Too bad for that annoying thing called human nature...
 

GeographyDude

Gone Fishin'
Apparently, the first person executed by guillotine after the Revolution was a highway robber, and not a noble or anything like that.
Interesting.

I was going to write, a moratorium even in plain old criminal cases, subject to review by a judge. But it's just going to end up being a pro forma review.

Maybe if we pick a country known for having humane prisons and say, prisons as humane as ____.

And frankly, maybe something more evolutionary rather than revolutionary.
 

GeographyDude

Gone Fishin'
Too bad for that annoying thing called human nature...
No one said it was going to be easy!

Revenge runs deep in the human heart. And so does boredom. Which I think is a big reason and very much under-appreciated for why people go along with various destructive actions.
 
No, it wasnt, but it should have been. The Revolution should have been about more than just getting even with the previous tyrants.

For example, whatever the 1789 version of grain elevators and railroads, the quasi-monopolies which cheat farmers, that would be a very good start, including using eminent domain, including setting up businesses to just flat out outcompete them.

They were not previous.
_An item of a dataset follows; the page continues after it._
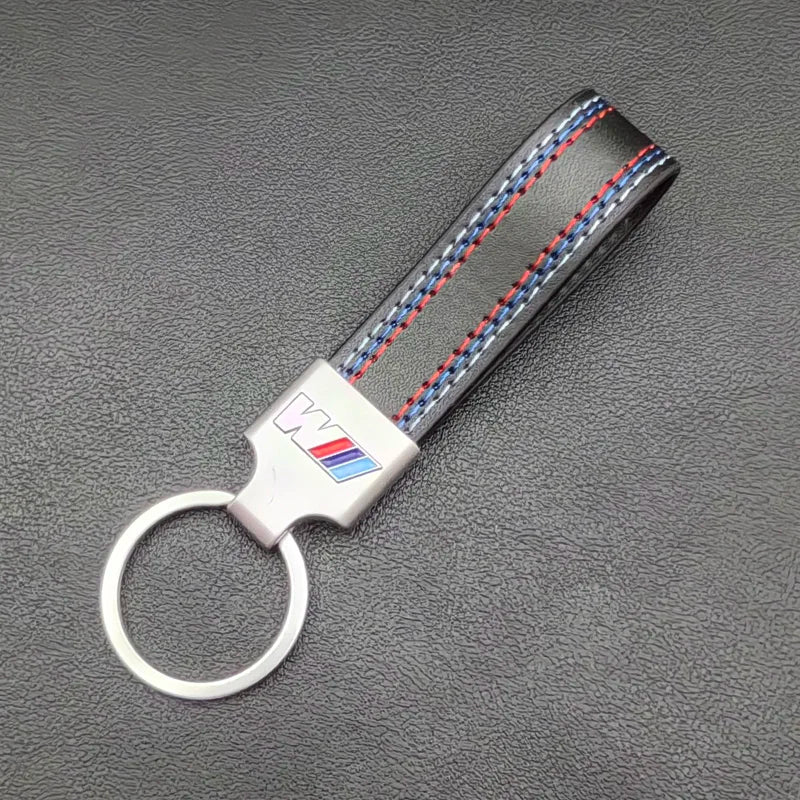 BMW Keychains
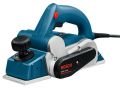 BOSCH GHO15-82 PLANYA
They were invading France from multiple fronts, placing it under blockade and sponsoring revolts within France and the military, financial and diplomatic situations could all be summed up in just one rude word.


To the revolutionaries this was do or die and doing involved liquidating those internal enemies that were potentially the most dangerous. But once you start killing people you kick open the door and expose yourself to counter violence or your own rivals doing so. The Terror was butchery on an industrial scale but its origins were based on fanatics fearing other fanatics actively working to destroy them.